Saturday, 24 January 2009

Freddie Goodwin, Banks, Birds, and Stripper

Airdrie Bank and Sir Freddie Goodwin

The good folk of Airdrie in Scotland must be scratching their heads in bewilderment this week. After all, it’s only very recently, 2002 in fact, that Airdrieonians FC, their football team founded in 1878, had to fold due to bankruptcy, with debts approaching £3 million. Fortunately a local man, Jim Ballantyne, bought out the ailing side Clydebank, relocated the club to Airdrie, and a new club was born, with the name Airdrie United.

It now seems that the Chief Executive of Airdrie Savings Bank, Britain’s smallest, is to open a new branch in South Lanarkshire, and is considering disgraced Sir Freddie Goodwin for the manager’s post. This is the guy who was forced to quit the Royal Bank of Scotland last year, when the Government stepped in with an emergency bailout. RBS revealed earlier this week that Sir Fred’s acquisition of Dutch rival ABN AMRO would cause record losses of £28 billion for 2008. Compare this to the £790,000 profit that the Airdrie bank made for that year.

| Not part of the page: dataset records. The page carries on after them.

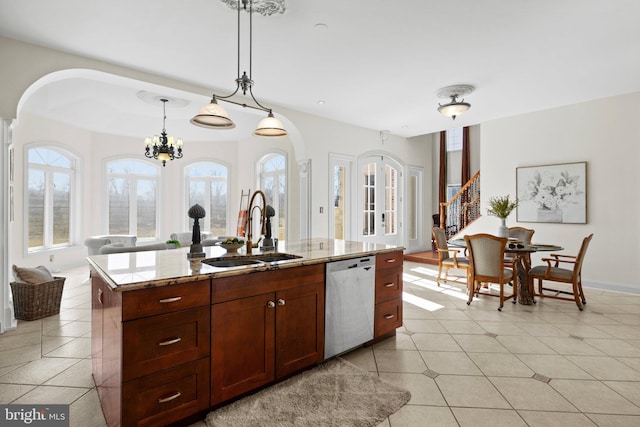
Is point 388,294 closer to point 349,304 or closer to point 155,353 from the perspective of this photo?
point 349,304

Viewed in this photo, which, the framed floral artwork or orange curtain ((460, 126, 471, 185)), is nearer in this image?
the framed floral artwork

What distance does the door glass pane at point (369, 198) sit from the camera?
7000 millimetres

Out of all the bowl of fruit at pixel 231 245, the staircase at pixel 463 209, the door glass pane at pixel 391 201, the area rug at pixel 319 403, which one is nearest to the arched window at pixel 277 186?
the door glass pane at pixel 391 201

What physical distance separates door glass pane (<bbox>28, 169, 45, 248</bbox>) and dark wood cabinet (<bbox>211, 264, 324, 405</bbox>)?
21.2 ft

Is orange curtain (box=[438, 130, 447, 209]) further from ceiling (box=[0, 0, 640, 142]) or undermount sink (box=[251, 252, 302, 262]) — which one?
undermount sink (box=[251, 252, 302, 262])

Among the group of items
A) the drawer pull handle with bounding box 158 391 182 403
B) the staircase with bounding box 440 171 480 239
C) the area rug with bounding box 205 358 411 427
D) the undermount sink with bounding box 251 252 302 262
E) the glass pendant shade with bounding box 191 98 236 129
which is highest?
the glass pendant shade with bounding box 191 98 236 129

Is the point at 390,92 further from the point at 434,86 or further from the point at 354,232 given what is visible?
the point at 354,232

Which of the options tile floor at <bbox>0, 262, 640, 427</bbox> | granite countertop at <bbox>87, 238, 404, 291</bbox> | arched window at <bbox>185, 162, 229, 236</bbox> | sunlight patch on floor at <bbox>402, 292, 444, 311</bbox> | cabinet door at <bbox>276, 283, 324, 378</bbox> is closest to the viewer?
granite countertop at <bbox>87, 238, 404, 291</bbox>

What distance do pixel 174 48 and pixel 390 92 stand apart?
2.81 m

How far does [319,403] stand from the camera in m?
2.09

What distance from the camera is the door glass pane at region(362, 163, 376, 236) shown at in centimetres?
700

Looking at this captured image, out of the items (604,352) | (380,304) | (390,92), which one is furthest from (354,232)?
(604,352)

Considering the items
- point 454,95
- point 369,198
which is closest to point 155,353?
point 454,95

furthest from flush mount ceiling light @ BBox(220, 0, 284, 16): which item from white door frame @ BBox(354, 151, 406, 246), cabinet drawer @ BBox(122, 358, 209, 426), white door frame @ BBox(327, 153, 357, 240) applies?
white door frame @ BBox(354, 151, 406, 246)
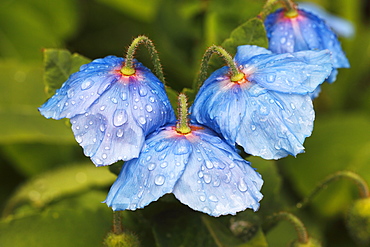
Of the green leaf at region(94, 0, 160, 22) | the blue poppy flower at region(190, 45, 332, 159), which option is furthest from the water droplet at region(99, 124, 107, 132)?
the green leaf at region(94, 0, 160, 22)

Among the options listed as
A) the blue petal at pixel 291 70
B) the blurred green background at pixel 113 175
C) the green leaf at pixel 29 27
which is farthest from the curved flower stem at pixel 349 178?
the green leaf at pixel 29 27

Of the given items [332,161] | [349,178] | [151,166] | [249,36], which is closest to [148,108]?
[151,166]

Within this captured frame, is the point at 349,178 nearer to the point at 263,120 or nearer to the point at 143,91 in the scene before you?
the point at 263,120

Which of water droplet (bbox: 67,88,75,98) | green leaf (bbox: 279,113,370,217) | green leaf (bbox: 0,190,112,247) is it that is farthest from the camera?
green leaf (bbox: 279,113,370,217)

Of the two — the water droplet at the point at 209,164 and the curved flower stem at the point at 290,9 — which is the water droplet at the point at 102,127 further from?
the curved flower stem at the point at 290,9

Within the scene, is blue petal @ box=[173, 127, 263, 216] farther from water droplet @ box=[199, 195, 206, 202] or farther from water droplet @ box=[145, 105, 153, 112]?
water droplet @ box=[145, 105, 153, 112]

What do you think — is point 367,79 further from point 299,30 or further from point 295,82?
point 295,82
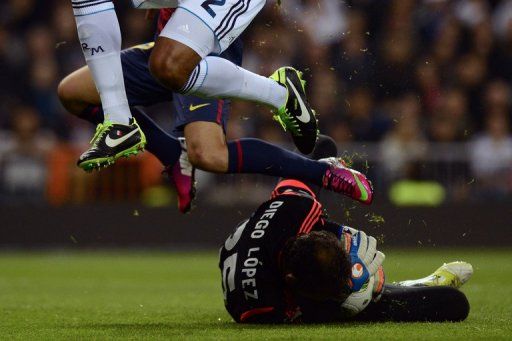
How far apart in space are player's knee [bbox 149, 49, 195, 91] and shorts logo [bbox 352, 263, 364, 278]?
51.2 inches

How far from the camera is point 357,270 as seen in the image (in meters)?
5.32

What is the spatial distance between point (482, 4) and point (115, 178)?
5092mm

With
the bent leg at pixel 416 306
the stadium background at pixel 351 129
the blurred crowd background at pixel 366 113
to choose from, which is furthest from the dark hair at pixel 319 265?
the stadium background at pixel 351 129

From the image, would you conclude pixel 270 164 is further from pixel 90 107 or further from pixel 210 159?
pixel 90 107

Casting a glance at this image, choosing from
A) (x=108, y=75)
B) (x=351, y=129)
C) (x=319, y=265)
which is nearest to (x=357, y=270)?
(x=319, y=265)

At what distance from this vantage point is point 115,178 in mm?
13719

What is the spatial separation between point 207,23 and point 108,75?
2.09 feet

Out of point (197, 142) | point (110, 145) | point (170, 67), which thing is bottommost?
point (197, 142)

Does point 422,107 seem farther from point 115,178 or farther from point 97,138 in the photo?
point 97,138

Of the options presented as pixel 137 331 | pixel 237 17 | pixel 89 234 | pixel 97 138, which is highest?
pixel 237 17

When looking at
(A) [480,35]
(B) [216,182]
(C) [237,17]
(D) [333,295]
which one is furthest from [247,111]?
(D) [333,295]

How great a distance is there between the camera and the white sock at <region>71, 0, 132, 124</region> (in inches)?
229

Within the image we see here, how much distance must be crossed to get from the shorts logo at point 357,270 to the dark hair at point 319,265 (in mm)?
156

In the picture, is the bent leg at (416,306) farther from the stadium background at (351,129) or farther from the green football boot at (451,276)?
the stadium background at (351,129)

Surely the 60,000 customers and 103 staff of this small but successful bank, must be hoping that Jim Lindsay, the Chief Executive, is talking tongue in cheek. Otherwise, they might as well splash out on bigger mattresses sooner rather than later.


Stripper’s Shoe

A nightspot is being sued for £18,000 by a man who was hit on the nose by a stripper’s platform shoe. The lawsuit alleges that the XTC nightclub management allowed the dancers to wear “improper attire”, and asked strippers to perform dances that made the stage a “hazardous area”. Yusuf Evans, from Ohio, claims that he has had difficulty in breathing since then. Given the nature of the entertainment, methinks that he had difficulty in breathing even before the shoe made contact.

Bird Count

The annual bird count is now upon us. I wonder if I should include the blond neighbour on my left, and the brunette who resides on my right?